:: 本文抜粋 ::
20年1-3月期中国成長率:前年同期比でマイナス6.8%と、統計上初の縮小を記録

中国国家統計局が2020年4月17日に発表した20年1-3月期の実質GDP(国内総生産)成長率は前年同期比でマイナス6.8%と、市場予想(マイナス6.0%)を下回り、前期(プラス6.0%)から大きく落ちこみました(図表1参照)。四半期の成長率(前年同期比)としては、記録が残る1992年以降で初めてのマイナスとなりました。

 

なお、同日に公表された中国の3月小売売上高は前年同月比マイナス15.8%と、市場予想(マイナス10%)を下回りました。鉱工業生産は前年同月比マイナス1.1%と、市場予想のマイナス6.2%程は悪化しませんでした。1-3月の固定資産投資は前年同期比マイナス16.1%と、市場予想のマイナス15.0%に比較的近い数字となりました。

 

四半期、期間:1992年1-3月期~2020年1-3月期、前年同期比
[図表1]中国のGDP(国内総生産)成長率の推移 四半期、期間:1992年1-3月期~2020年1-3月期、前年同期比

どこに注目すべきか:中国GDP、マイナス成長、市場予想、全人代

製造業購買担当者景気指数(PMI)など成長率に先行する指標が既に大幅に悪化(足元は急回復)していただけに中国の成長率の低下は想定していたものの、公表された数字を目にすると改めて歴史的なイベントに直面している思いを強くします。現在の局面における経済指標を評価する上での注意点を踏まえながら今回のデータのポイントを述べます。

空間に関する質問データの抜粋
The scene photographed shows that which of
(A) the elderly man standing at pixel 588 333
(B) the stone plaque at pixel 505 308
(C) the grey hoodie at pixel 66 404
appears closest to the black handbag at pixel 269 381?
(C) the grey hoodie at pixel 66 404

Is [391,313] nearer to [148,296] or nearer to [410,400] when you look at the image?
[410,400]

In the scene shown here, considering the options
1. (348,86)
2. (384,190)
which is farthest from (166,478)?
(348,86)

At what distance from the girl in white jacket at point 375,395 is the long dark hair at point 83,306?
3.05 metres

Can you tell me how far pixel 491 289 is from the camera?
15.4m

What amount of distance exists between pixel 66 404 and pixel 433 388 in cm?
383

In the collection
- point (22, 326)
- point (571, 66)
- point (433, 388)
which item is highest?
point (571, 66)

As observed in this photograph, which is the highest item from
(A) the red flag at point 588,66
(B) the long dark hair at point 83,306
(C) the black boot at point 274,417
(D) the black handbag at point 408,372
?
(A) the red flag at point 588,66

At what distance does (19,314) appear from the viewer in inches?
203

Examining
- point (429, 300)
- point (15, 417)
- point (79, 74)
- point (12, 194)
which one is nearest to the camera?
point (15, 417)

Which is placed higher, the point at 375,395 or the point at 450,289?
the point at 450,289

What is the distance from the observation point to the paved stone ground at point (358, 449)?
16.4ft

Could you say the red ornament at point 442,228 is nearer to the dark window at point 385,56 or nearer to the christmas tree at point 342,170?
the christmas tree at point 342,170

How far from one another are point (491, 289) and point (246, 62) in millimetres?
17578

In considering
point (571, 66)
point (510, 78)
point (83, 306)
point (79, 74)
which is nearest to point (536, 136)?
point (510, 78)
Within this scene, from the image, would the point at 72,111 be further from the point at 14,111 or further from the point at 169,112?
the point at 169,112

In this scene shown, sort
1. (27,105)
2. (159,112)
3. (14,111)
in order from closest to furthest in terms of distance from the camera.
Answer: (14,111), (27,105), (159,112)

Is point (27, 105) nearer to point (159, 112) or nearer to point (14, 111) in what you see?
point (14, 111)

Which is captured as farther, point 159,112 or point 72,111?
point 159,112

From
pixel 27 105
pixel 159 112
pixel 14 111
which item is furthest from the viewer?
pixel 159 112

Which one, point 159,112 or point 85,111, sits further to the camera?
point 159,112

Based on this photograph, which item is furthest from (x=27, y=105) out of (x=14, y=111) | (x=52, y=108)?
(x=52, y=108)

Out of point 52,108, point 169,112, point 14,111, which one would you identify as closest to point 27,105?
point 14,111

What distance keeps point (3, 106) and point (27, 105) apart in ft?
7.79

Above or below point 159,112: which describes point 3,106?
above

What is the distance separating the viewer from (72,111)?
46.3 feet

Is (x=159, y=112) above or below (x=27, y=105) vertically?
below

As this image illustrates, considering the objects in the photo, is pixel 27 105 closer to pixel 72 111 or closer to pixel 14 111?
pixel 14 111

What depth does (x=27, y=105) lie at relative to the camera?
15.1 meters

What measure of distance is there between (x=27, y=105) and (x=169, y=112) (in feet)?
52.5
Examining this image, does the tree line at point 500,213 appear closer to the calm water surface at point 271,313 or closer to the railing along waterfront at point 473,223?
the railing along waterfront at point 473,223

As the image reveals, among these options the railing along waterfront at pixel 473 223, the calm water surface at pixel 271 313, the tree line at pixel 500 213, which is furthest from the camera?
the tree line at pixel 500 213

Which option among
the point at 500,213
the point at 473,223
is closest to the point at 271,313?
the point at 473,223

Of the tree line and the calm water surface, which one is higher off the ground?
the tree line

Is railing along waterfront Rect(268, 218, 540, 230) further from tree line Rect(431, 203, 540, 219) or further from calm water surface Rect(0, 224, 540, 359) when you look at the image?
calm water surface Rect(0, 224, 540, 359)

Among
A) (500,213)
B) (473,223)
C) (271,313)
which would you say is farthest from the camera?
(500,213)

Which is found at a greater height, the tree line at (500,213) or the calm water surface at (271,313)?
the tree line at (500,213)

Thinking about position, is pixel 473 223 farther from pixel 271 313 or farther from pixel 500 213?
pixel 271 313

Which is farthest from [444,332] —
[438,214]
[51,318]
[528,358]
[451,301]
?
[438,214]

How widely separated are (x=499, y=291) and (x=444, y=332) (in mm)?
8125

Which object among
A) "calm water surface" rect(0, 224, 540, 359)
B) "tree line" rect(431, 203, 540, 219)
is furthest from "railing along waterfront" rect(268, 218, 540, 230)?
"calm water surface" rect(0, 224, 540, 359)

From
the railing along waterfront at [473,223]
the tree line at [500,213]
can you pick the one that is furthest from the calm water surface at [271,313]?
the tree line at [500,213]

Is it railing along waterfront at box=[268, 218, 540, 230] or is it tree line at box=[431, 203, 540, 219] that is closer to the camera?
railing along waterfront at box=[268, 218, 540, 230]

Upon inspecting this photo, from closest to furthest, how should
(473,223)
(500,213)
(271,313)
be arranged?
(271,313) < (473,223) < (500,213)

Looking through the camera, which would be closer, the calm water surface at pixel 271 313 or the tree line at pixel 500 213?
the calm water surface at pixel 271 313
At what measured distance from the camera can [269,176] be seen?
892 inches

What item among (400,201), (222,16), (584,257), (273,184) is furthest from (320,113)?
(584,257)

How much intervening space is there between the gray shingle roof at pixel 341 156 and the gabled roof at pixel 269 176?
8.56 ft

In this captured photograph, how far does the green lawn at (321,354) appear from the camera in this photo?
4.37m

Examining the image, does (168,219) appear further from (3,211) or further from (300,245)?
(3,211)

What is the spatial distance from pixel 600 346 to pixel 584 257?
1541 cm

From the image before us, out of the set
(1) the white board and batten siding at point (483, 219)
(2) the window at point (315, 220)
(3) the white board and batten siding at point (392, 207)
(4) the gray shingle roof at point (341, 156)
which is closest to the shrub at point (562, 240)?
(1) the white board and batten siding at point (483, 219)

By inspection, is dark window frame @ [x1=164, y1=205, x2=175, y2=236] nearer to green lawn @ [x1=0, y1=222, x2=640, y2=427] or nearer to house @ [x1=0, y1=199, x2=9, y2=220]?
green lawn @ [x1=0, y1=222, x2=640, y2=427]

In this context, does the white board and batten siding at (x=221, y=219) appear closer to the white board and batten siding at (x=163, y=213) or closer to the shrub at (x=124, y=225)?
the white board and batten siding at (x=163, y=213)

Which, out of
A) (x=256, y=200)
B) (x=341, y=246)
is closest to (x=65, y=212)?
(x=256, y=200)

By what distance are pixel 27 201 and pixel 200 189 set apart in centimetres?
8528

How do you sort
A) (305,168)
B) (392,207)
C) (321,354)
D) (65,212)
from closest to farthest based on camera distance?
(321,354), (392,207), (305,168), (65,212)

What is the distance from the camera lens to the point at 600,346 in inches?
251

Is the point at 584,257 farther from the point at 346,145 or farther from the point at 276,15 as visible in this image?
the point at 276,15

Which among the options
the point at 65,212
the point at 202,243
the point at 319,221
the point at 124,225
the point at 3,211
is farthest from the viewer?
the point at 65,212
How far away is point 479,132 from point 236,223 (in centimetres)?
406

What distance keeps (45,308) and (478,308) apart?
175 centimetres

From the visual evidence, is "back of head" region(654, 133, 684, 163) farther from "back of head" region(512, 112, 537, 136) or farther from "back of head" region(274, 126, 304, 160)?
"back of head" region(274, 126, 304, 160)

:: 練習問題 ::
(a) 本文の「どこに注目すべきか」の後に挙げられている語句をすべて書き出しなさい。
(b) 本文の「製造業購買担当者景気指数(P」で始まり「データのポイントを述べます。」で終わる部分を、「急回復」を「持ち直し」に書き換えて示しなさい。
データはこの課題では使いません。

:: 解答一覧 ::
(a) 中国GDP、マイナス成長、市場予想、全人代

(b)
製造業購買担当者景気指数(PMI)など成長率に先行する指標が既に大幅に悪化(足元は持ち直し)していただけに中国の成長率の低下は想定していたものの、公表された数字を目にすると改めて歴史的なイベントに直面している思いを強くします。現在の局面における経済指標を評価する上での注意点を踏まえながら今回のデータのポイントを述べます。